**Excerpt to read**.
-=-=-=-=-

This was all jolly good fun (what?), and honestly, it was. But even better than regular scout meetings was an annual event which combined the local scouts of the whole local area, and when I was a young teen, that was actually hundreds of kids. It pushed all these boys together, ranging in age from about thirteen to about seventeen. And it brought in another large group of kids, too. But these kids wore blue uniforms, and were shaped in such a way they made the scouts do very strange things, especially to each other, in order to gain their attention. The Girl Guides were also in our Gang Show.

A Gang Show is like a University revue. Only, possibly slightly less sophisticated. So while every ten years or so, a popular, intelligent, hilarious and biting revue comes out of a major University in this country, we are still waiting for a major television network to give a regular series to any Scout-based production. This is in part because the material in most of the shows had worn thin when Victoria was still on the throne, and probably gave rise to her infamous "We are not amused". That which wasn't older than any of my living relatives was penned by older memebrs of the scouting movement involved in the production, whose talent was generally inversely proportional to their enthusiasm. But this was fine. It was indeed encouraged, as after all, we were just here to have fun, and everyone had to put in as best they could in the areas they had some inclination.

-=-=-=-=-

**Data entries**.
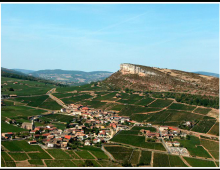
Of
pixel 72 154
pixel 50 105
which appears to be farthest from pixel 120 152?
pixel 50 105

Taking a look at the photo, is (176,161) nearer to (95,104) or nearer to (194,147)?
(194,147)

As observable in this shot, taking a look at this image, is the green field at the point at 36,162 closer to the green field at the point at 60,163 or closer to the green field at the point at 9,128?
the green field at the point at 60,163

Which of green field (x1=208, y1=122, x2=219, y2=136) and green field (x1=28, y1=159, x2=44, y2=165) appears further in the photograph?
green field (x1=208, y1=122, x2=219, y2=136)

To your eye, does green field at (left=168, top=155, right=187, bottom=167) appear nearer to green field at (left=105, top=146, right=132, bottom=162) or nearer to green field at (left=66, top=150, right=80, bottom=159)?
green field at (left=105, top=146, right=132, bottom=162)

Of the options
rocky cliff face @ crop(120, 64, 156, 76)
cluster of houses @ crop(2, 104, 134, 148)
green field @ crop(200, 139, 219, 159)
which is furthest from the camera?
rocky cliff face @ crop(120, 64, 156, 76)

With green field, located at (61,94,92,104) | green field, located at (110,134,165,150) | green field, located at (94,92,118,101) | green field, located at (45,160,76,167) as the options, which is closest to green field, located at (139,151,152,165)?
green field, located at (110,134,165,150)

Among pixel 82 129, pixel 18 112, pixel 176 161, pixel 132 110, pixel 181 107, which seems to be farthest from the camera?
pixel 132 110

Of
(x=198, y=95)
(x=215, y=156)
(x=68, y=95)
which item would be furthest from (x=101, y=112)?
(x=215, y=156)

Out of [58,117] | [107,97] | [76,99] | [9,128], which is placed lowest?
[9,128]
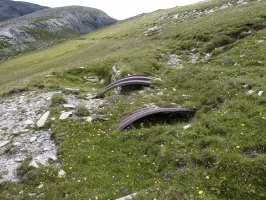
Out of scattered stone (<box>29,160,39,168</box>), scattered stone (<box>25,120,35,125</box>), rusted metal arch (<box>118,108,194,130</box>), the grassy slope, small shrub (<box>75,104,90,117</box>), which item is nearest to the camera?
the grassy slope

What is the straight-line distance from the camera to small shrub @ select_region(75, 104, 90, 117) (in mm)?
14428

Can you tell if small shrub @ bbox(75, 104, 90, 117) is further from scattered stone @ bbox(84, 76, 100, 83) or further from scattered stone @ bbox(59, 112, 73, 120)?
scattered stone @ bbox(84, 76, 100, 83)

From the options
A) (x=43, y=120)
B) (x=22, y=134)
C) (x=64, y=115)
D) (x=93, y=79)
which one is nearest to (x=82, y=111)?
(x=64, y=115)

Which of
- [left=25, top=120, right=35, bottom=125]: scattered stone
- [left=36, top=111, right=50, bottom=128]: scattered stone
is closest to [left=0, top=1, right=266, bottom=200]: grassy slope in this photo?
[left=36, top=111, right=50, bottom=128]: scattered stone

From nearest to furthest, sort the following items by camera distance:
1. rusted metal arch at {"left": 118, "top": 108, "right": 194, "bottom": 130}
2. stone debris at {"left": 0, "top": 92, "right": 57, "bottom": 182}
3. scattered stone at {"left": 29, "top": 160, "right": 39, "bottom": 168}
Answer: scattered stone at {"left": 29, "top": 160, "right": 39, "bottom": 168}
stone debris at {"left": 0, "top": 92, "right": 57, "bottom": 182}
rusted metal arch at {"left": 118, "top": 108, "right": 194, "bottom": 130}

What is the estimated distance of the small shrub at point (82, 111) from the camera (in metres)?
14.4

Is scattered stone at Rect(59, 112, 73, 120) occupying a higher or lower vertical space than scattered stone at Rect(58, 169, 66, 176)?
higher

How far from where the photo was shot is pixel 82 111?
14539 millimetres

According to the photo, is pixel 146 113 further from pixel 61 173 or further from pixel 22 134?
pixel 22 134

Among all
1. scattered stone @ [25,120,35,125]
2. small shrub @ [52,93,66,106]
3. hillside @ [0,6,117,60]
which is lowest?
hillside @ [0,6,117,60]

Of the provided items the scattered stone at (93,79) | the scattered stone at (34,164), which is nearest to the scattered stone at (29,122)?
the scattered stone at (34,164)

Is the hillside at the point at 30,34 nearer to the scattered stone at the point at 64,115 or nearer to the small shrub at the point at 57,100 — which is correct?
the small shrub at the point at 57,100

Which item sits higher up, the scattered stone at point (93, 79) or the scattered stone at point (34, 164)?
the scattered stone at point (34, 164)

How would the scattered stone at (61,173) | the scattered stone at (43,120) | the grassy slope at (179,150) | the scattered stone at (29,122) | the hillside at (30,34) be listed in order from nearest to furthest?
the grassy slope at (179,150), the scattered stone at (61,173), the scattered stone at (43,120), the scattered stone at (29,122), the hillside at (30,34)
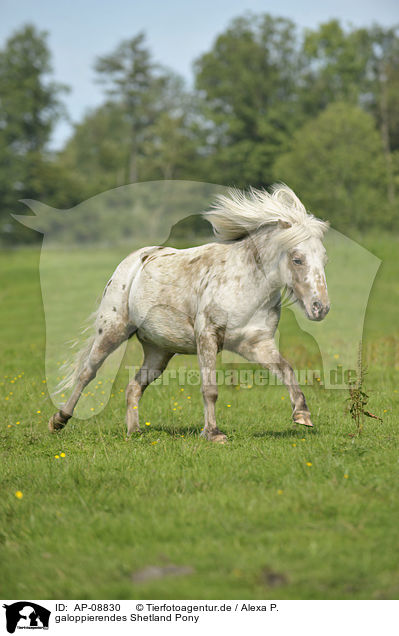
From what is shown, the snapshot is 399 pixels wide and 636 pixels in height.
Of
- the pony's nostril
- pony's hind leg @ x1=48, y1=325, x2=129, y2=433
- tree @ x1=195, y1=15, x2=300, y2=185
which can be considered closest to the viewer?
the pony's nostril

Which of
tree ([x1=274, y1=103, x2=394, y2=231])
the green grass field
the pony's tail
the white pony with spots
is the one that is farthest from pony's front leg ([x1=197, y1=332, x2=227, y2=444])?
tree ([x1=274, y1=103, x2=394, y2=231])

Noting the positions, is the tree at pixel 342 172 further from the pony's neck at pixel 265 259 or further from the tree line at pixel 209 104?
the pony's neck at pixel 265 259

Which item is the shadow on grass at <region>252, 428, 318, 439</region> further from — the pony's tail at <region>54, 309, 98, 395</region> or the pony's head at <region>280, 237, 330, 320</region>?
the pony's tail at <region>54, 309, 98, 395</region>

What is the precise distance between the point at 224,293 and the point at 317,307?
46.0 inches

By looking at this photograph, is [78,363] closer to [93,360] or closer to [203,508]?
[93,360]

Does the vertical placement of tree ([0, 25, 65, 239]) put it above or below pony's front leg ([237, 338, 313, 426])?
above

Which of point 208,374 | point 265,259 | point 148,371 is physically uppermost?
point 265,259

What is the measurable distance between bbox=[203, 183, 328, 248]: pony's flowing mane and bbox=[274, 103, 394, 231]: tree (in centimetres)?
3165

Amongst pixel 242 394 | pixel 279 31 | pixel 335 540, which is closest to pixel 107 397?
pixel 242 394

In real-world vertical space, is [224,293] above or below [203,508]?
above

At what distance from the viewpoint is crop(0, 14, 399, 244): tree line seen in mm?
64438

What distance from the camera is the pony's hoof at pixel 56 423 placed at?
880 cm

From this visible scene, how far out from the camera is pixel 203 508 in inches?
202
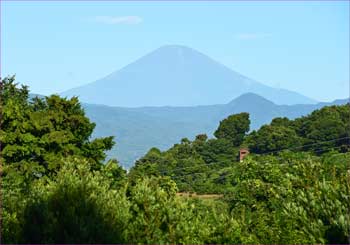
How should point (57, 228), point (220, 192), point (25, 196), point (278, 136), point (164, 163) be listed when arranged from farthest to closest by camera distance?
1. point (278, 136)
2. point (164, 163)
3. point (220, 192)
4. point (25, 196)
5. point (57, 228)

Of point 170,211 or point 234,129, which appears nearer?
point 170,211

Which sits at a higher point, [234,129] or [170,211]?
[234,129]

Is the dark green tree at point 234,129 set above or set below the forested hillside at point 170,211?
above

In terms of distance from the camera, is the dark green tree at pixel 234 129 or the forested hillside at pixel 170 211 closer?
the forested hillside at pixel 170 211

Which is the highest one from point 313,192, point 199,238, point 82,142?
point 82,142

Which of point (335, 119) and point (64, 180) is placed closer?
point (64, 180)

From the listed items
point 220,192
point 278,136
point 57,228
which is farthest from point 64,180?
point 278,136

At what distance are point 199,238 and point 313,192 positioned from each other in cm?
299

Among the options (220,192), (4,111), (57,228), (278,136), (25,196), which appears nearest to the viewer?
(57,228)

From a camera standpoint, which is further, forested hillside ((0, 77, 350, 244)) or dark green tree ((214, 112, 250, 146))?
dark green tree ((214, 112, 250, 146))

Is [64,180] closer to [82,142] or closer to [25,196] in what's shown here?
[25,196]

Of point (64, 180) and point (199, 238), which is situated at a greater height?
point (64, 180)

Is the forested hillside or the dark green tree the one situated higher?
the dark green tree

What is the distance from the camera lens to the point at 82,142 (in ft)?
127
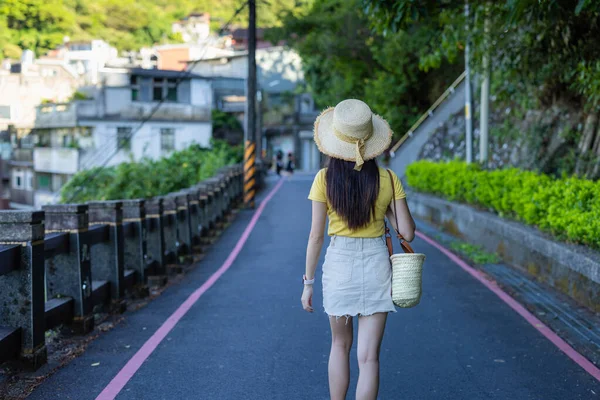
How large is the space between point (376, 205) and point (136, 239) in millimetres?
5491

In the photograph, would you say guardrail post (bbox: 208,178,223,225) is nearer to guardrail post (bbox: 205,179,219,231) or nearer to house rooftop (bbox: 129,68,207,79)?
guardrail post (bbox: 205,179,219,231)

-=-=-=-=-

**What is being asked**.
Carry on the account of the scouts' Gang Show from the point at which it stops.

**In response**.
While all the acting and singing and costumes and lights and music and dancing and the roar of the greasepaint and the smell of the crowd were very exciting, it was still probably the girls that kept me coming back every year. In fact, it was in the rehearsals and show of my second year in the show that I got a steady girlfriend for the first time ever. It was also around this time that I learned how to make relationships very complicated very quickly. But I shall return to that story, anon.

Emily Harris was a girl of my age, around my height, with a broad smile and tight ringlets that would not sit flat ever. She was fresh faced and always laughed at my jokes, which was a bonus, as I felt that was pretty much all I had. The cast would be split up to rehearse different individual acts for the show, people having been cast according to their relative competencies in each area of performance: Acting, Dancing and Singing. There was always a large chorus who would always have massed singing and basic dance routines to practise.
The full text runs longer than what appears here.